→ PROBLEM DETAILS: In the listing below, how many lines contain the string "United"? Reply with the number alone.
BEGIN
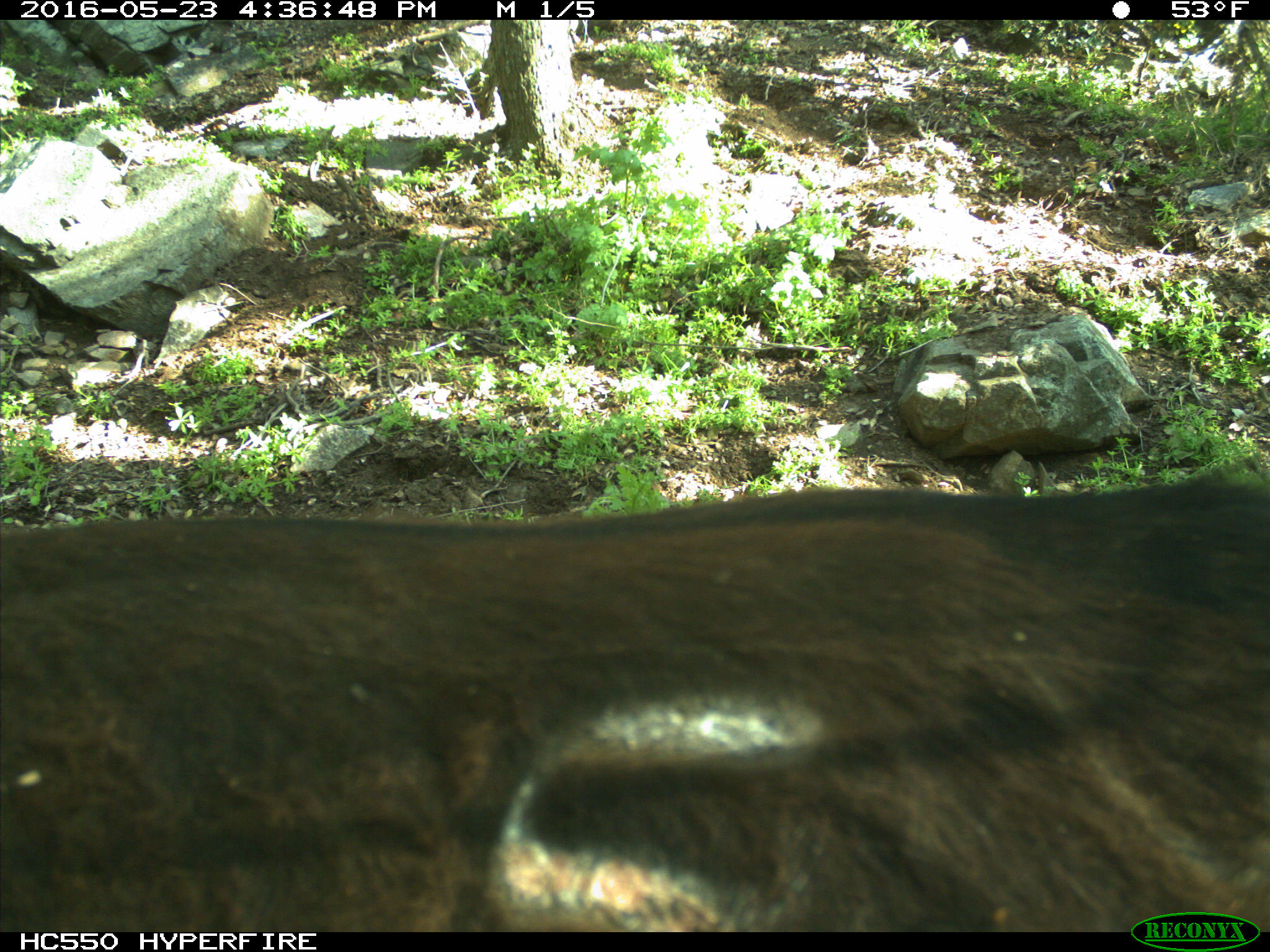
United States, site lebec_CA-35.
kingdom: Animalia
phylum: Chordata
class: Mammalia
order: Artiodactyla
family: Bovidae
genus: Bos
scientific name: Bos taurus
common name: domestic cow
Bos taurus (domestic cow).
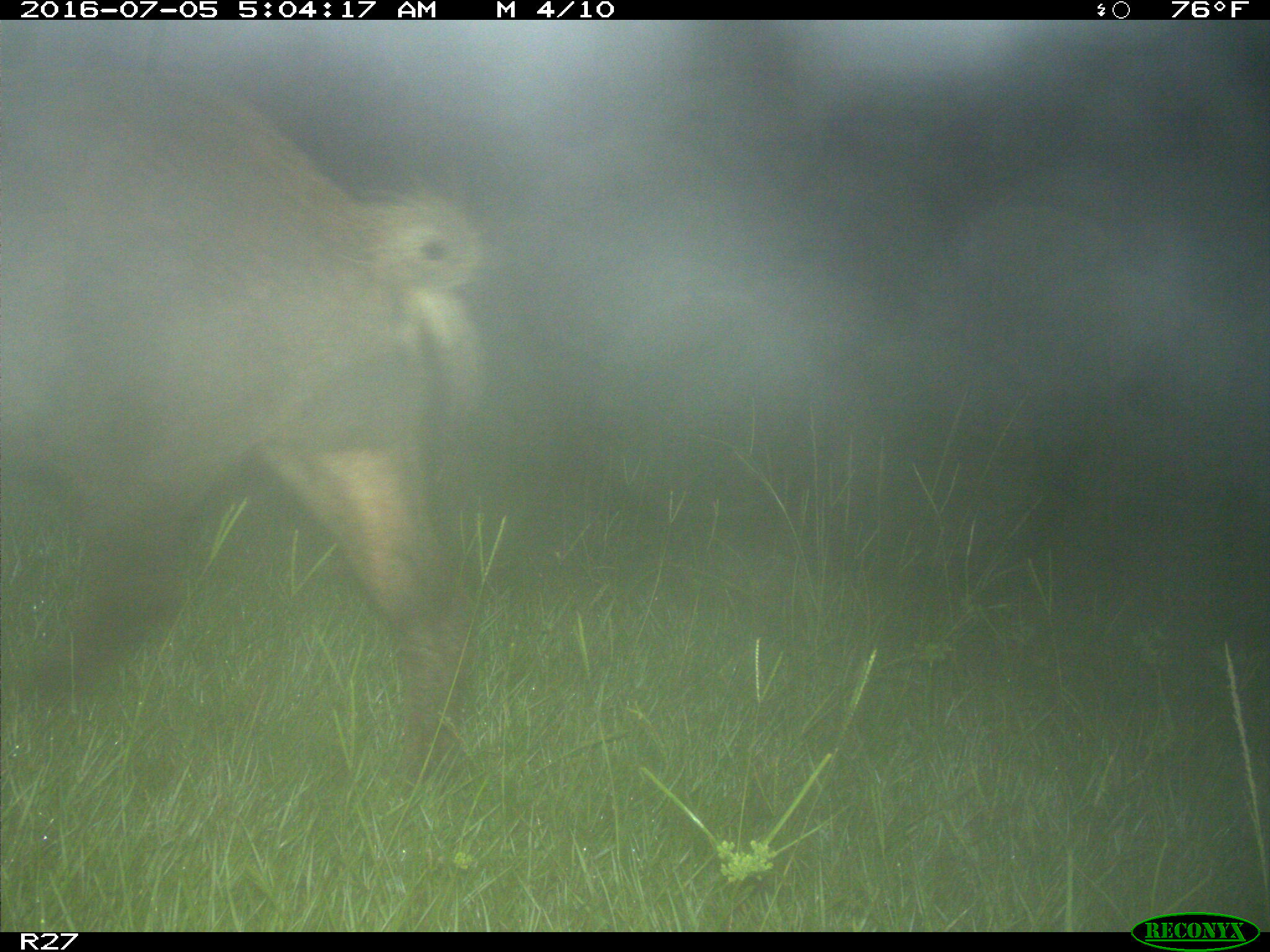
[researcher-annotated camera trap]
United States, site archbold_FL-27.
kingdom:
END
→ RESULT OF THIS TASK: 2